Assessment of Two Versions of Ghost Fluid Method for 2D Multi-Medium Compressible Flow

The main difficulty in computing multi-medium flow is how to treat the medium interface. The recently developed ghost fluid method (GFM) [1], which is implemented in conjunction with the level set method, provides unified computation of multi-medium flow without tracking the interface explicitly (here the original GFM in [1] is denoted as OGFM). The appealing features of GFM are its unified treatment of the whole flowfield, easy extension to multi-dimensions and maintenance of a relatively sharp interface without smearing.
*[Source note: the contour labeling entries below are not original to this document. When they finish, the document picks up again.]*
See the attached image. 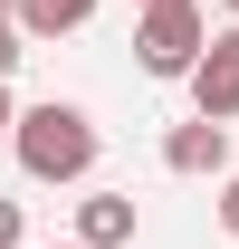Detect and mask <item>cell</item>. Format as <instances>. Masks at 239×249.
Listing matches in <instances>:
<instances>
[{"instance_id":"cell-10","label":"cell","mask_w":239,"mask_h":249,"mask_svg":"<svg viewBox=\"0 0 239 249\" xmlns=\"http://www.w3.org/2000/svg\"><path fill=\"white\" fill-rule=\"evenodd\" d=\"M10 124H19V106H10V87H0V144H10Z\"/></svg>"},{"instance_id":"cell-2","label":"cell","mask_w":239,"mask_h":249,"mask_svg":"<svg viewBox=\"0 0 239 249\" xmlns=\"http://www.w3.org/2000/svg\"><path fill=\"white\" fill-rule=\"evenodd\" d=\"M201 48H210L201 0H172V10H134V67H144V77L182 87V77L201 67Z\"/></svg>"},{"instance_id":"cell-14","label":"cell","mask_w":239,"mask_h":249,"mask_svg":"<svg viewBox=\"0 0 239 249\" xmlns=\"http://www.w3.org/2000/svg\"><path fill=\"white\" fill-rule=\"evenodd\" d=\"M48 249H77V240H48Z\"/></svg>"},{"instance_id":"cell-4","label":"cell","mask_w":239,"mask_h":249,"mask_svg":"<svg viewBox=\"0 0 239 249\" xmlns=\"http://www.w3.org/2000/svg\"><path fill=\"white\" fill-rule=\"evenodd\" d=\"M163 173H182V182H201V173H230V124L182 115L172 134H163Z\"/></svg>"},{"instance_id":"cell-3","label":"cell","mask_w":239,"mask_h":249,"mask_svg":"<svg viewBox=\"0 0 239 249\" xmlns=\"http://www.w3.org/2000/svg\"><path fill=\"white\" fill-rule=\"evenodd\" d=\"M182 87H191V115H210V124H230V115H239V29H210L201 67H191Z\"/></svg>"},{"instance_id":"cell-5","label":"cell","mask_w":239,"mask_h":249,"mask_svg":"<svg viewBox=\"0 0 239 249\" xmlns=\"http://www.w3.org/2000/svg\"><path fill=\"white\" fill-rule=\"evenodd\" d=\"M134 240V192H86L77 201V249H124Z\"/></svg>"},{"instance_id":"cell-6","label":"cell","mask_w":239,"mask_h":249,"mask_svg":"<svg viewBox=\"0 0 239 249\" xmlns=\"http://www.w3.org/2000/svg\"><path fill=\"white\" fill-rule=\"evenodd\" d=\"M10 19H19V38H67V29L96 19V0H19Z\"/></svg>"},{"instance_id":"cell-9","label":"cell","mask_w":239,"mask_h":249,"mask_svg":"<svg viewBox=\"0 0 239 249\" xmlns=\"http://www.w3.org/2000/svg\"><path fill=\"white\" fill-rule=\"evenodd\" d=\"M220 230H230V240H239V173H230V182H220Z\"/></svg>"},{"instance_id":"cell-7","label":"cell","mask_w":239,"mask_h":249,"mask_svg":"<svg viewBox=\"0 0 239 249\" xmlns=\"http://www.w3.org/2000/svg\"><path fill=\"white\" fill-rule=\"evenodd\" d=\"M0 249H29V211H19L10 192H0Z\"/></svg>"},{"instance_id":"cell-12","label":"cell","mask_w":239,"mask_h":249,"mask_svg":"<svg viewBox=\"0 0 239 249\" xmlns=\"http://www.w3.org/2000/svg\"><path fill=\"white\" fill-rule=\"evenodd\" d=\"M220 10H230V29H239V0H220Z\"/></svg>"},{"instance_id":"cell-1","label":"cell","mask_w":239,"mask_h":249,"mask_svg":"<svg viewBox=\"0 0 239 249\" xmlns=\"http://www.w3.org/2000/svg\"><path fill=\"white\" fill-rule=\"evenodd\" d=\"M10 154H19V173L29 182H86L96 154H105V134H96L86 106H67V96H48V106H19V124H10Z\"/></svg>"},{"instance_id":"cell-13","label":"cell","mask_w":239,"mask_h":249,"mask_svg":"<svg viewBox=\"0 0 239 249\" xmlns=\"http://www.w3.org/2000/svg\"><path fill=\"white\" fill-rule=\"evenodd\" d=\"M10 10H19V0H0V19H10Z\"/></svg>"},{"instance_id":"cell-11","label":"cell","mask_w":239,"mask_h":249,"mask_svg":"<svg viewBox=\"0 0 239 249\" xmlns=\"http://www.w3.org/2000/svg\"><path fill=\"white\" fill-rule=\"evenodd\" d=\"M134 10H172V0H134Z\"/></svg>"},{"instance_id":"cell-8","label":"cell","mask_w":239,"mask_h":249,"mask_svg":"<svg viewBox=\"0 0 239 249\" xmlns=\"http://www.w3.org/2000/svg\"><path fill=\"white\" fill-rule=\"evenodd\" d=\"M29 58V38H19V19H0V87H10V67Z\"/></svg>"}]
</instances>
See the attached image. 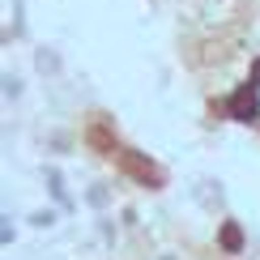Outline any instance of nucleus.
<instances>
[{
  "mask_svg": "<svg viewBox=\"0 0 260 260\" xmlns=\"http://www.w3.org/2000/svg\"><path fill=\"white\" fill-rule=\"evenodd\" d=\"M231 115H235V120H243V124H252L256 115H260L256 85H239V90H235V99H231Z\"/></svg>",
  "mask_w": 260,
  "mask_h": 260,
  "instance_id": "obj_1",
  "label": "nucleus"
},
{
  "mask_svg": "<svg viewBox=\"0 0 260 260\" xmlns=\"http://www.w3.org/2000/svg\"><path fill=\"white\" fill-rule=\"evenodd\" d=\"M124 167L133 171L137 179H145V183H162V171L149 167V162H141V158H133V154H124Z\"/></svg>",
  "mask_w": 260,
  "mask_h": 260,
  "instance_id": "obj_2",
  "label": "nucleus"
},
{
  "mask_svg": "<svg viewBox=\"0 0 260 260\" xmlns=\"http://www.w3.org/2000/svg\"><path fill=\"white\" fill-rule=\"evenodd\" d=\"M222 247H226V252H239V247H243V235H239V226H235V222L222 226Z\"/></svg>",
  "mask_w": 260,
  "mask_h": 260,
  "instance_id": "obj_3",
  "label": "nucleus"
}]
</instances>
While OGFM could simulate some simple gas-gas flows, it encountered difficulties in computing gas-liquid flow because of breakdown of computation caused by the sensitivity of pressure to the variation of water density. Fedkiw et al made slight modification to his OGFM which used the normal velocity from the more stiffened and the pressure from the less stiffened as the interface velocity and pressure, respectively (this version is denoted as NGFM). However, it could only compute some simple gas-liquid flows. It was still problematic in computing shock-interface interaction problems in gas-liquid flows. Liu et al [2] developed a modified version of GFM which used a ghost fluid status provided by solving approximate Riemann problem (denoted as MGFM). More recently, Wang et al [3] further proposed a version named RGFM which defines both the real fluid next to the interface and the ghost fluid using solutions of a different set of approximate Riemann problem. In this paper, we assess MGFM and RGFM in one and two dimensional cases and revisit the technique to define the ghost fluid. The spatial discretization for the Euler equations is Harten’s second order TVD scheme and the WENO scheme. The computational effects associated with different sets of approximate Riemann problems are demonstrated for several 2D multi-medium flow problems, including air-helium shock interaction [1], underwater explosion, and underwater gas jet flow.